### EXERCISE GOAL:
Search the records that follow and extract every line containing the string "site".

[Dataset excerpts]
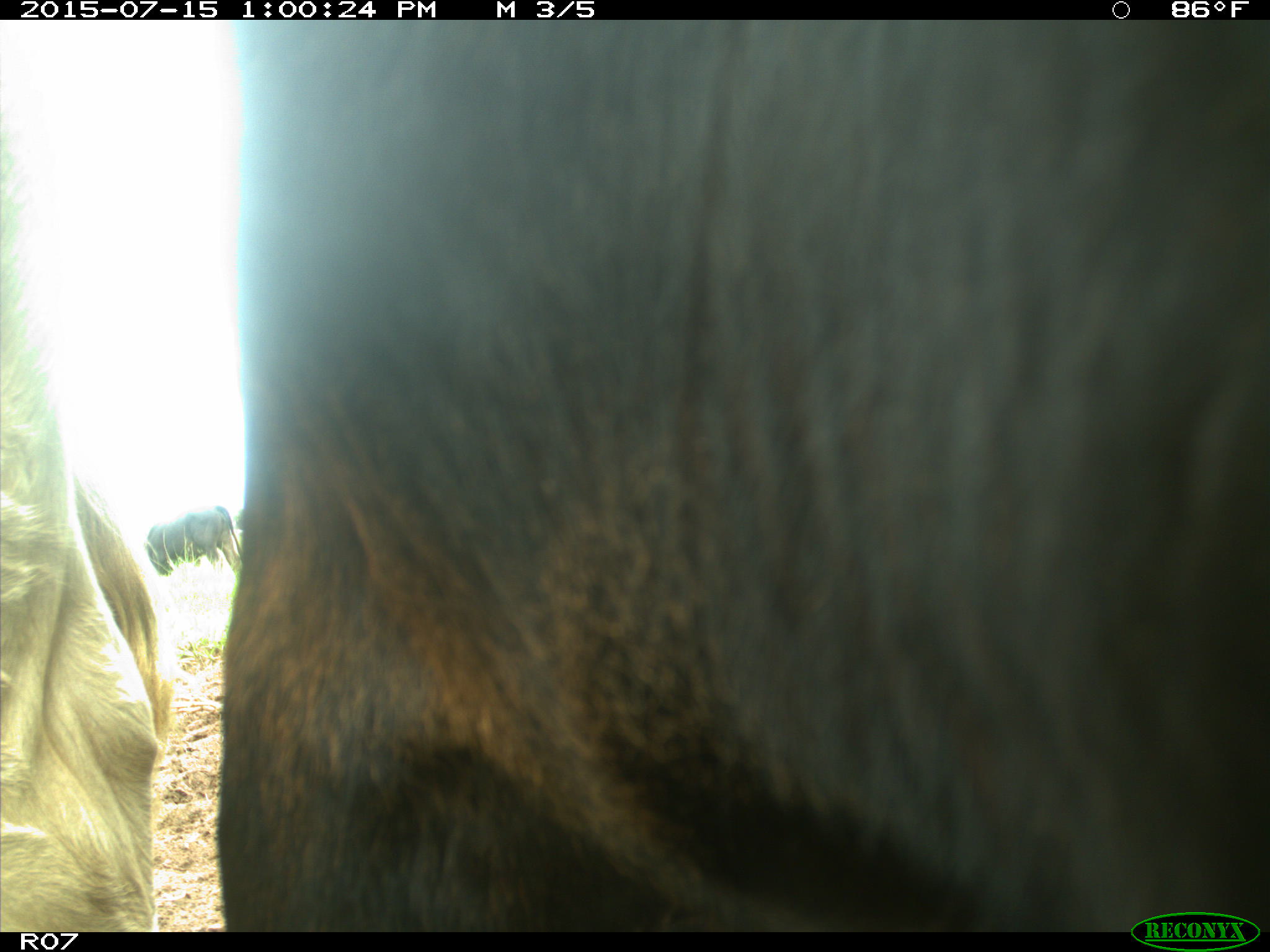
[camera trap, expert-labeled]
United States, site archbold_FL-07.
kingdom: Animalia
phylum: Chordata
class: Mammalia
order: Artiodactyla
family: Bovidae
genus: Bos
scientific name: Bos taurus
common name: domestic cow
Bos taurus (domestic cow).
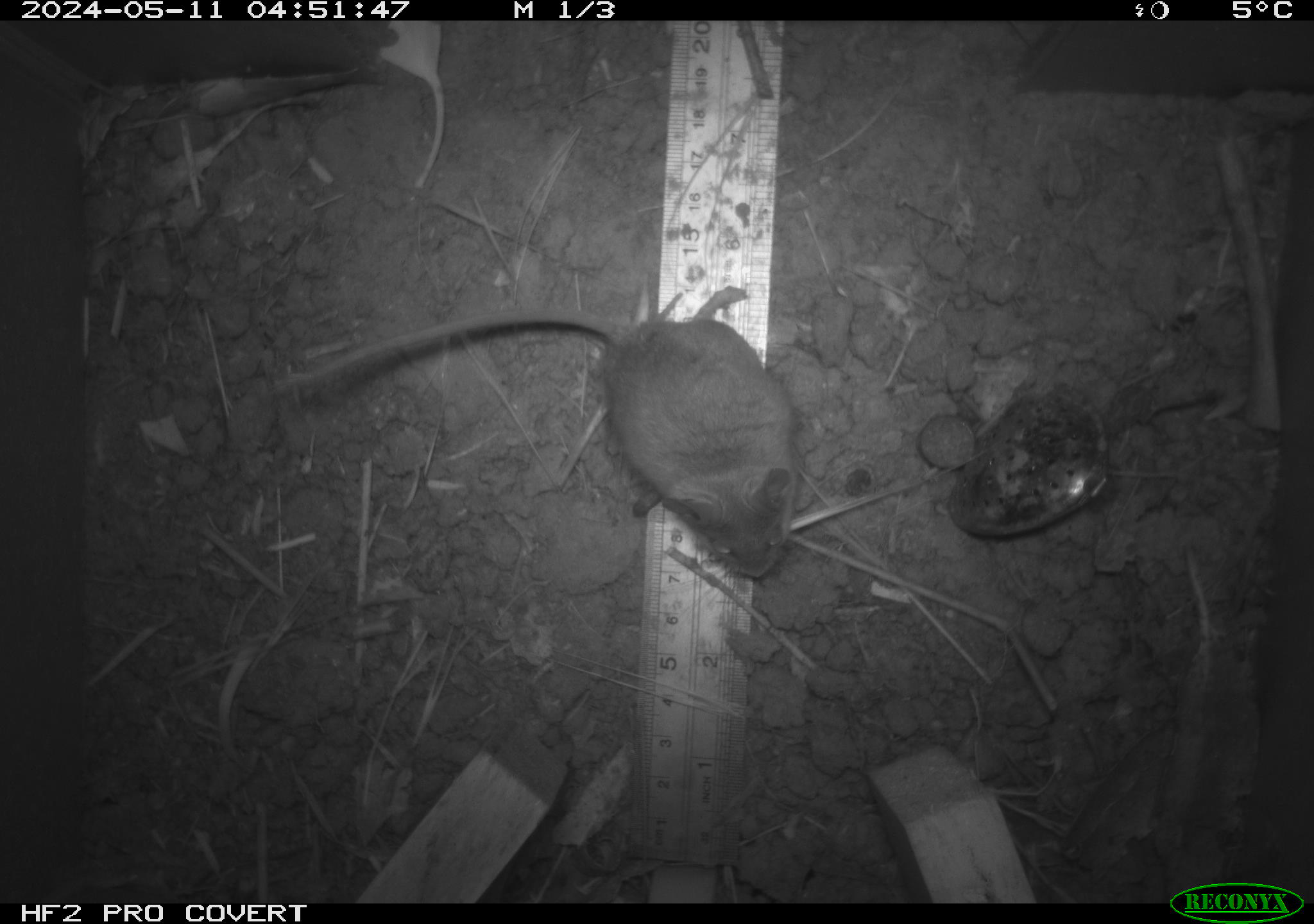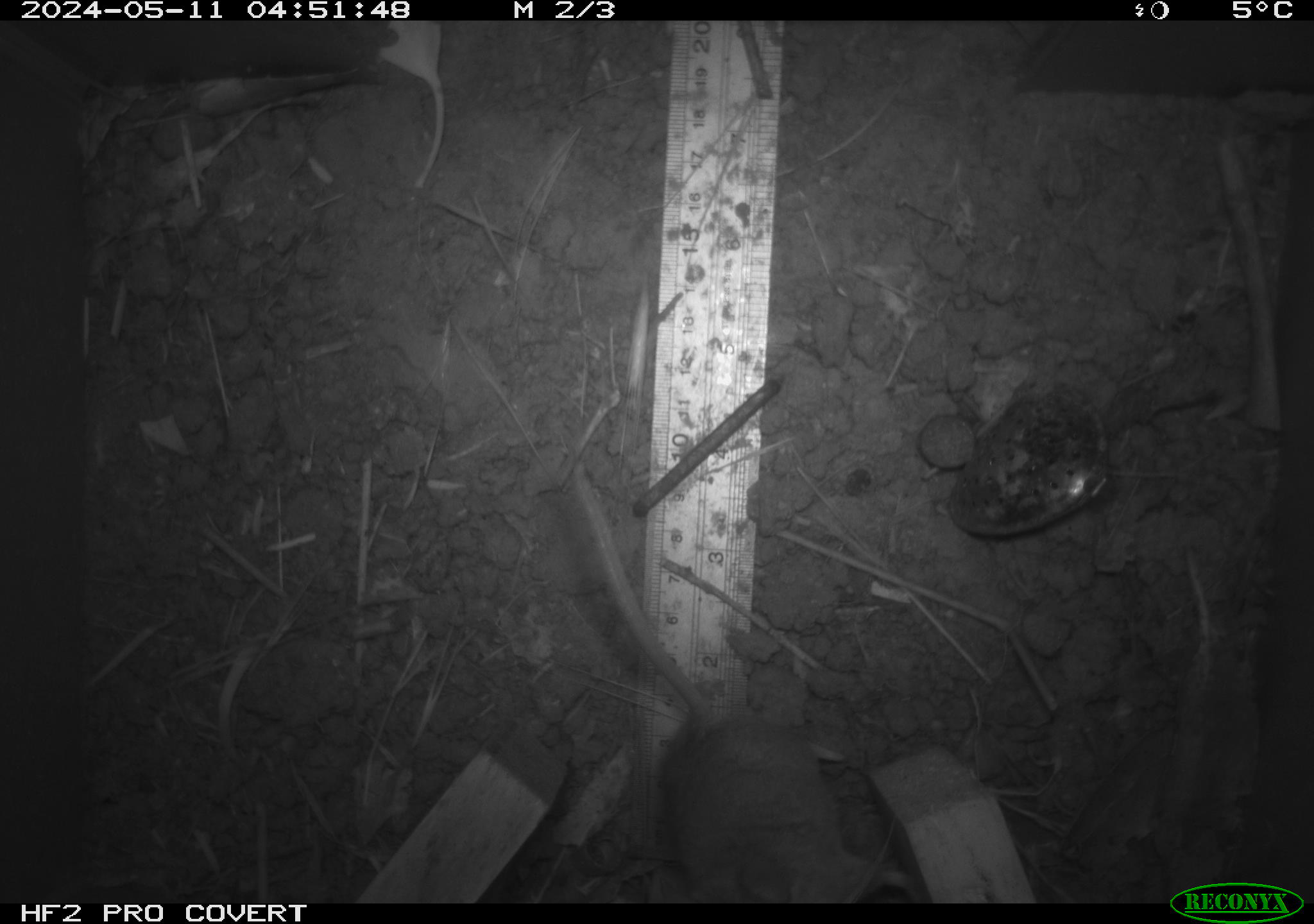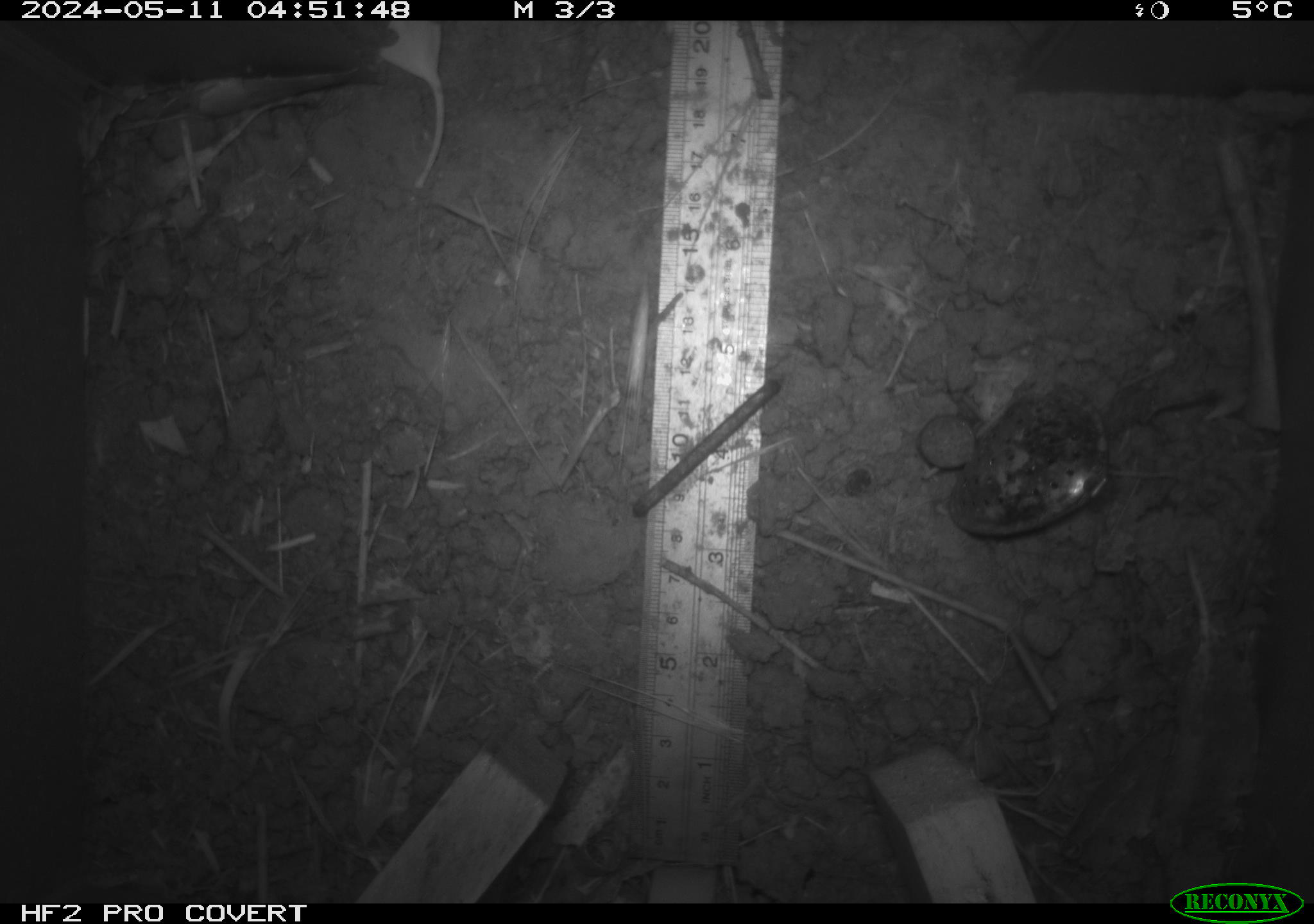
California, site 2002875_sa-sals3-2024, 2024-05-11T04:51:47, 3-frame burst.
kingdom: Animalia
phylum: Chordata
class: Mammalia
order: Rodentia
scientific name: Rodentia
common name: mouse species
Mouse species (Rodentia).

### EXPECTED OUTPUT:
United States, site archbold_FL-07.
California, site 2002875_sa-sals3-2024, 2024-05-11T04:51:47, 3-frame burst.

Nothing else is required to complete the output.